◆ **Fragmento del documento**
※

14Cuando los paganos, que no tienen la ley, cumplen espontáneamente lo que exige la ley, no teniendo ley, ellos son su ley, 15y así demuestran que llevan la exigencia de la ley grabada en el corazón. Lo demuestra también el testimonio de su propia conciencia que unas veces los acusa y otras los disculpa 16hasta el día en que, de acuerdo con mi Buena Noticia y por medio de Cristo Jesús, Dios juzgará lo oculto del hombre.

Los judíos y la Ley

17Pero tú, que te llamas judío, tú, que te apoyas en la ley, y te glorías de Dios, 18tú que dices conocer su voluntad, e instruido por la ley pretendes discernir lo que es mejor, 19estás convencido de ser guía de ciegos, luz de los que están a oscuras, 20maestro de necios, instructor de ignorantes, porque tienes en la ley la suma del conocimiento de la verdad.

21Tú, que enseñas a otros, ¿por qué no te enseñas a ti? Tú, que predicas que no se robe, ¿por qué robas? 22Tú, que prohíbes el adulterio, ¿por qué lo cometes? Tú, que aborreces los ídolos, ¿por qué saqueas sus templos? 23Si pones tu orgullo en la ley, ¿por qué deshonras a Dios quebrantando la ley? 24Pues está escrito: Por culpa de ustedes el nombre de Dios es blasfemado entre las naciones.

25La circuncisión es útil si cumples la ley; si la quebrantas, tu circuncisión te deja incircunciso. 26En cambio, el que no está circuncidado pero guarda los preceptos de la ley, será tenido por un verdadero circunciso. 27Uno físicamente incircunciso que cumpla la ley te juzgará a ti que, con tu código y tu circuncisión, quebrantas la ley.

28Ser judío no consiste en tener señales visibles; la circuncisión no consiste en una señal en la carne. 29El verdadero judío lo es interiormente: la verdadera circuncisión es del corazón, según el Espíritu y no según la ley escrita. A ése le corresponde la alabanza, no de los hombres, sino de Dios.

※

◆ **Listado**
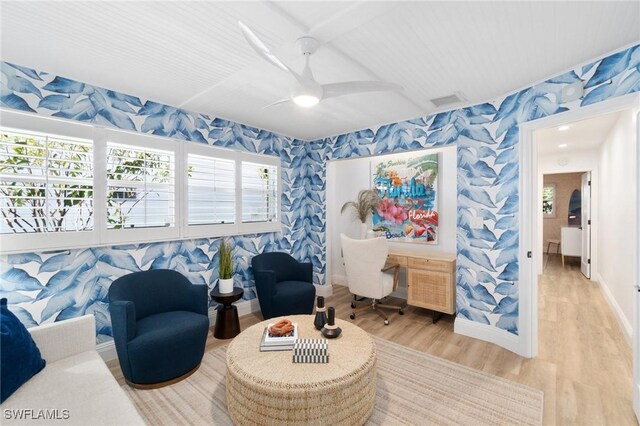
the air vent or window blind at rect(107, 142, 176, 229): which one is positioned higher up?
the air vent

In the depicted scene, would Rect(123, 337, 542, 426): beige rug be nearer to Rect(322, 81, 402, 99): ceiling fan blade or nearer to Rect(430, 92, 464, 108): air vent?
Rect(322, 81, 402, 99): ceiling fan blade

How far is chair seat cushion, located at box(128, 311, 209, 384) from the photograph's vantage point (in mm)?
2168

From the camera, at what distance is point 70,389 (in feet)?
5.05

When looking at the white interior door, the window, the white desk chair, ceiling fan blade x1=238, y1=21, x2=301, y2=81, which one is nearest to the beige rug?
the white desk chair

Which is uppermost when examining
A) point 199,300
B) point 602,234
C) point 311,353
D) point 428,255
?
point 602,234

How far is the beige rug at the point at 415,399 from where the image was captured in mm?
1938

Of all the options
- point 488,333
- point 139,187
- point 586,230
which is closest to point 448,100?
point 488,333

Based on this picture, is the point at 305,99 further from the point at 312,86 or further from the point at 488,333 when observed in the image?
the point at 488,333

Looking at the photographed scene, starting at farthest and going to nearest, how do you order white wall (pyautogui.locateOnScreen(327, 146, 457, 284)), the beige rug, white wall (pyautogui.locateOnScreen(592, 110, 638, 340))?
1. white wall (pyautogui.locateOnScreen(327, 146, 457, 284))
2. white wall (pyautogui.locateOnScreen(592, 110, 638, 340))
3. the beige rug

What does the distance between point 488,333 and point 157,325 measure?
3.23 meters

※

◆ **Completa lo siguiente**
• 1. Según el fragmento, ¿en qué consiste la verdadera circuncisión?
• 2. Transcribe del fragmento el pasaje que va desde "25La circuncisión es" hasta "sino de Dios.", incluidas ambas partes.

◆ **Respuestas**
• 1. Es la del corazón, según el Espíritu y no según la ley escrita.

• 2.
25La circuncisión es útil si cumples la ley; si la quebrantas, tu circuncisión te deja incircunciso. 26En cambio, el que no está circuncidado pero guarda los preceptos de la ley, será tenido por un verdadero circunciso. 27Uno físicamente incircunciso que cumpla la ley te juzgará a ti que, con tu código y tu circuncisión, quebrantas la ley.

28Ser judío no consiste en tener señales visibles; la circuncisión no consiste en una señal en la carne. 29El verdadero judío lo es interiormente: la verdadera circuncisión es del corazón, según el Espíritu y no según la ley escrita. A ése le corresponde la alabanza, no de los hombres, sino de Dios.